Akupun mulai kesusahan mengatur nafasku dan badanku semakin lama semakin terasa lemah hingga kakiku tak lagi menahan tubuhku untuk tetap berdiri sehingga tubuhku mulai merosot ke lantai.

"Apa yang terjadi denganmu, Elina? Jangan bermain-main disini. Ini tidak lucu sama sekali, okay?" ucap Christian sambil memegangi badanku sebelum sempat menyentuh lantai.

"Sakit.... Christian..... Aku tidak tahu apa yang terjadi....... Tolong aku....." ucapku terbata-bata sambil meringis kesakitan.

"Darah...... Perutmu mengeluarkan darah, Elina. Ronald! Ayo cepat kita ke rumah sakit sekarang juga. Jangan kehilangan kesadaran, Elina." kata Christian kalang kabut saat melihat tanganku yang mulai berlumuran darah dan langsung mengangkatku bridal way lalu berlari menuju ke mobil untuk mengantarkanku ke rumah sakit.

"Tolong selamatkan anakku...... Christian...... Aku tidak mau kehilangan mereka." ucapku lemah yang mulai kehilangan kesadaran.

"Elina! Elina! Jangan tertidur, sayang! Bertahanlah!" kata-kata itu yang sempat kudengar sebelum akhirnya aku menutup mata dan pingsan.

"Maafkan aku, Christian. Aku tidak bisa tahan lagi." ujarku dalam hati sebelum sayup suara Christian semakin menghilang dan pandanganku menggelap.

---------------

Sesampainya Christian di rumah sakit, diapun langsung memanggil siapapun dokter yang ditemuinya untuk segera memeriksa istrinya. Saat salah satu dokter yang sedang bertugas melihat keadaan Elina yang sudah berlumuran darah di bagian perutnya, dokter itupun langsung segera memanggil perawat untuk menyiapkan ruang operasi secepat mungkin.
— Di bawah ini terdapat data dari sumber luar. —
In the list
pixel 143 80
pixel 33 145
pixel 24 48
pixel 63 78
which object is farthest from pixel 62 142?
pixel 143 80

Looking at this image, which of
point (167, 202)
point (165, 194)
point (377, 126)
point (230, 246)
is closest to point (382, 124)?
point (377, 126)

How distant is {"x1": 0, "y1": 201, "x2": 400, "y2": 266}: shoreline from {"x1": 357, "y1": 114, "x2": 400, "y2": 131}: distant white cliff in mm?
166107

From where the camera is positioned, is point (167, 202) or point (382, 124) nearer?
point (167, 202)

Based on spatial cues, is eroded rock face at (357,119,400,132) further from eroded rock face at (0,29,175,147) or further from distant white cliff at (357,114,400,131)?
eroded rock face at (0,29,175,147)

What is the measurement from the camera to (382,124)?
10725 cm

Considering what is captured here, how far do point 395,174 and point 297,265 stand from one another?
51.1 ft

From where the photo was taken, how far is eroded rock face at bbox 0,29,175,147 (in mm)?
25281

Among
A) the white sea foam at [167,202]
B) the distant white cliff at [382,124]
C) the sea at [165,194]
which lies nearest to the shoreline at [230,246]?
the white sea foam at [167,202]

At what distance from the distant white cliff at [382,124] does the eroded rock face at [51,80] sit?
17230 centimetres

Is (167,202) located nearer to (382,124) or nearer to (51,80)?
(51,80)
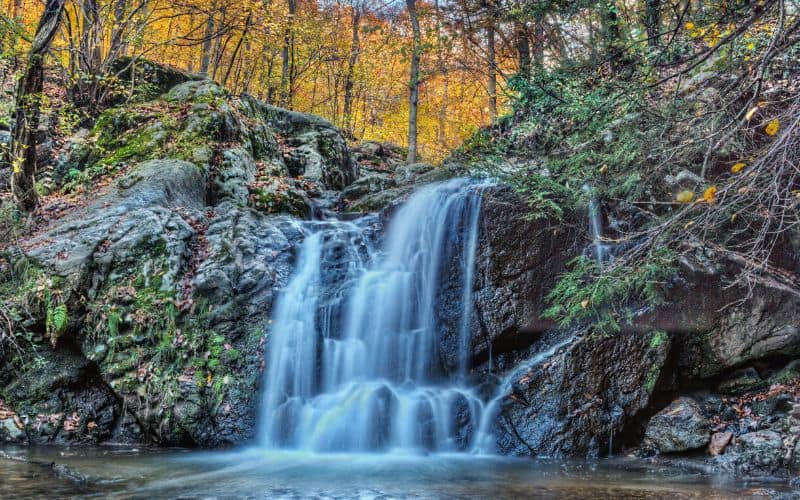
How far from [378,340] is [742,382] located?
4.36 metres

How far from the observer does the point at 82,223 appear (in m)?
7.47

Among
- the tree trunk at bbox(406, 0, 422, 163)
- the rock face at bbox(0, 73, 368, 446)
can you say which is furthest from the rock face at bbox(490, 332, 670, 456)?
the tree trunk at bbox(406, 0, 422, 163)

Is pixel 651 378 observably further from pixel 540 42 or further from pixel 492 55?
pixel 492 55

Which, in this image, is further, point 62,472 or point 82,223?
point 82,223

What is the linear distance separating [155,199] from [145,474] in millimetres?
4627

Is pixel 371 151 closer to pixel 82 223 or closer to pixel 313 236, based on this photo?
pixel 313 236

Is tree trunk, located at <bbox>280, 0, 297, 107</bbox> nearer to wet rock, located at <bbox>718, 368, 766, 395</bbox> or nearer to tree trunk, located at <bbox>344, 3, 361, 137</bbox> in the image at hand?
tree trunk, located at <bbox>344, 3, 361, 137</bbox>

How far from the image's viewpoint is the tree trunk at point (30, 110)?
7590 millimetres

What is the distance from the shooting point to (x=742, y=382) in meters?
6.43

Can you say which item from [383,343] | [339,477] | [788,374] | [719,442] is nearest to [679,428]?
[719,442]

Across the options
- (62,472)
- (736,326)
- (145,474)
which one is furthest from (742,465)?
(62,472)

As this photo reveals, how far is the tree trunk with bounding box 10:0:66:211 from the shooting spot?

Christian yang kalang kabut tanpa berpikir langsung juga ingin masuk ke dalam ruang operasi tetapi dicegah oleh sang dokter.

"Lebih baik anda tunggu diluar saja, tuan. Kami akan berusaha semaksimal mungkin untuk menyelamatkan istri dan anak anda jadi saya harapkan untuk anda tetap tenang." ucap dokter itu.

"Bagaimana saya bisa tenang bila istri saya dalam kondisi kritis seperti itu?!" tanya Christian marah sambil menguncang-guncang bahu dokter.

"Jika anda terus bersikap seperti ini, anda menghalangi saya untuk melakukan tugas dan kewajiban saya untuk menolong istri anda. Cobalah untuk bersabar dan menunggu hasil dari kami. Karena tidak ada orang yang tahu apa istri anda bisa selamat atau tidak." jawab dokter sambil berlari masuk ke ruang operasi.